Katsukawa Shunkō I (Japanese: 勝川 春好) was a Japanese artist who designed ukiyo-e-style woodblock prints and paintings in Edo (modern Tokyo). He was a student of Katsukawa Shunshō, and is generally credited with designing the first large-head actor portraits (ōkubi-e). As his teacher did, Shunkō used a jar-shaped seal and was known as kotsubo ("little jar"). At 45, the right-handed Shunkō became partially paralyzed and ceased designing prints, although he continued producing paintings with his left hand.
Shunkō lived in Nihonbashi Hasegawachō in Edo (modern Tokyo) and was a student of Katsukawa Shunshō—possibly the master's first. His earliest known work are the illustrations to the book Talks about Debut Plays (Kaomise shibai banashi, 1766). From about 1771, he began to design yakusha-e actor prints, which he signed with a small jar-shaped seal that appeared next to a larger one by his master; from this he earned the nickname Kotsubo ("small jar").

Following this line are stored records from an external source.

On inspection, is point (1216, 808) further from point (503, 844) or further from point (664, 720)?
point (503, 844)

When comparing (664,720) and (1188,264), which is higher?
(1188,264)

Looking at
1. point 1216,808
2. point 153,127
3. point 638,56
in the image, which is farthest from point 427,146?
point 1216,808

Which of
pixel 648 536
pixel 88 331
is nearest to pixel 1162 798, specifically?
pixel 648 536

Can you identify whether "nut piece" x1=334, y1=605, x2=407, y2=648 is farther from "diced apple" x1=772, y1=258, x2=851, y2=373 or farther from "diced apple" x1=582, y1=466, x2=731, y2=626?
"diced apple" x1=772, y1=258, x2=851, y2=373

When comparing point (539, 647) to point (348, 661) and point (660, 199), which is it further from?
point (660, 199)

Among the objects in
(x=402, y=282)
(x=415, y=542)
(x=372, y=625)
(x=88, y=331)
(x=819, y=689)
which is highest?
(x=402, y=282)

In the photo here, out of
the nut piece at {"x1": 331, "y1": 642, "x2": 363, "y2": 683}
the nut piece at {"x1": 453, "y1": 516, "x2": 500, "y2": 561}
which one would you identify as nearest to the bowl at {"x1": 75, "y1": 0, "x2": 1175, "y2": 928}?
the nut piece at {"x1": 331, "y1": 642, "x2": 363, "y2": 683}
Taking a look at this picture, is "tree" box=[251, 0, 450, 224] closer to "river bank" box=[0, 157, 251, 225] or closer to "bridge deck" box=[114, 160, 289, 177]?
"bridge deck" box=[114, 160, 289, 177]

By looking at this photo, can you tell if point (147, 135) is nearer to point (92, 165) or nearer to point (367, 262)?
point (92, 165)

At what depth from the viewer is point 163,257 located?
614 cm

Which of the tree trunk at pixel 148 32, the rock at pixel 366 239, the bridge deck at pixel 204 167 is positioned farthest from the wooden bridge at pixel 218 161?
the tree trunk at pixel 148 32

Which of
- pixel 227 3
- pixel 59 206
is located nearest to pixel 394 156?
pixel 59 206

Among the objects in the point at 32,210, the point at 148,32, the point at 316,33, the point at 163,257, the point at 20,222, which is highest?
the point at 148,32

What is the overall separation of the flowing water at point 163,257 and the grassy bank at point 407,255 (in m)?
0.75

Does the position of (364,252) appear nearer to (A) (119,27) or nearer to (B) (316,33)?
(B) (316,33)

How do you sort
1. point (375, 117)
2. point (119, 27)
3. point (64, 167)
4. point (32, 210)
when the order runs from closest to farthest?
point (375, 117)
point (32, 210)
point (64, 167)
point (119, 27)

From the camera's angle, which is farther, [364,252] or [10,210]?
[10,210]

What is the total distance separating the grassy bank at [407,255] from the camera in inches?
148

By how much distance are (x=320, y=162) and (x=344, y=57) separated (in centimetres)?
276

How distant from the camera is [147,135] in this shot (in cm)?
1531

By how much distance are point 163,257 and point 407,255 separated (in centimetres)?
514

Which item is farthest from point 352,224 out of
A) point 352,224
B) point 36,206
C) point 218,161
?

During the 1770s and 1780s, most of Shunkō's prints appeared in the tall, narrow hosoban format. In 1788 he began to produce bust portraits of actors, a style that was to become popular in the 1790s and has come to be associated with the works of Sharaku. Other subjects Shunkō depicted include sumo wrestlers.
Shunkō suffered a stroke at the close of the 1780s that deprived him of the use of his right arm. He gave up designing prints and devoted himself to painting. He died in 1812 at age 70 and was buried at Zenshōji temple in Asakusa. His Buddhist posthumous name is Shaku Shunkō Shinji.